While I'm DYING to get into the world-building and the paranormal side of it all, I haven't raved nearly enough about Artemis, or his muscle, Butler. Butler is this giant bodyguard, who also acts as, you guessed it, a butler. The thing is, the Butlers and the Fowls go back several generations, being paired up from infancy. Which means Butler and Artemis have been partners since Artemis was born, and it's completely obvious in their shared rhythm and understanding of one another. The Fowls have been criminals since the beginning, and their fortune stems from a long line of crime jobs. And some say the noun 'butler' actually derived from this practice between the Butlers and the Fowls. Let me just say, I luuurrve Butler. He's big and strong, generally silent, and kicks a ton of ass.
Moving on, world-building. Colfer did an extraordinary job in painting a vivid picture of this underground society of fairies. But, fairies is just a general term that encompasses the People. In fact, there are elves, dwarves, goblins, centaurs, trolls, etc. The People live Underground, near the Earth's core, where there are cities like Haven built under there. The science and technology that went into the structure of a civilization of this magnitude is astounding. The various routes to get above ground, the networking... I was blown away... These fairies are also Irish-based in that a lot of the myths and common knowledge behind them stem from Irish folklore. But, their old language, Gnommish, is a mix of middle eastern languages and looks like Egyptian hieroglyphics. Colfer magnificently interweaves a variety of myths and folklore, languages, places and so forth to make up his world, which kept me engrossed throughout.
And then there's Captain Holly Short, elf and leprechaun. Well, actually not "leprechaun" as you or I know it, but LEPrecon, an elite branch of the Lower Elements Police. She's spunky, has brains, and can be stubbornly determined. But, her most likable and admirable quality lies in her unerring belief in, and willingness to stand up for, what's right. She instantly forms a dislike of Artemis, and manages to get a few licks in. She even punched him! She popped the Artemis Fowl right in the face. That girl is awesome, and completely dedicated to her job. She knows combat and has insane magical abilities, too.
Continuing, the plot was just as fantastic as the rest! Artemis is after the Book - the faerie-equivalent of the Bible, chockfull of commandments, rituals, spells, and other magical practices, as well as some history that corresponds to our own - so that he can discern the location of the legendary pot of gold in order to reinstate his family's millionaire status. And he goes about it logically, methodically, and most of all, calmly. And by the end, both me and the faeries learn that Artemis Fowl is a force to be reckoned with.
All in all, this tale was masterfully written, and filled with lovable, comical characters, action, advanced technology, and a phenomenal paranormal element to tie it all up. When asked if I wanted to pick up the sequel, I answered with a resounding Yes! I can't wait to read THE ARCTIC INCIDENT!

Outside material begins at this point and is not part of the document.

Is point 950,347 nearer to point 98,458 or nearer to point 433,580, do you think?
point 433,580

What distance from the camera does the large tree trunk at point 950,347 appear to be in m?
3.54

Foaly was waiting at the pod. Serious though the moment was, he couldn't resist an amused whinny at the sight of Root's belly wobbling ever so slightly in his clinging jumpsuit.
"Are you sure about this, commander? Generally we allow only one passenger per pod?"
"What do you mean?" snarled Root. "There is only one..."
Then he caught Foaly's meaningful glance at his stomach. (87)
God, I love Foaly, the LEP's head techie.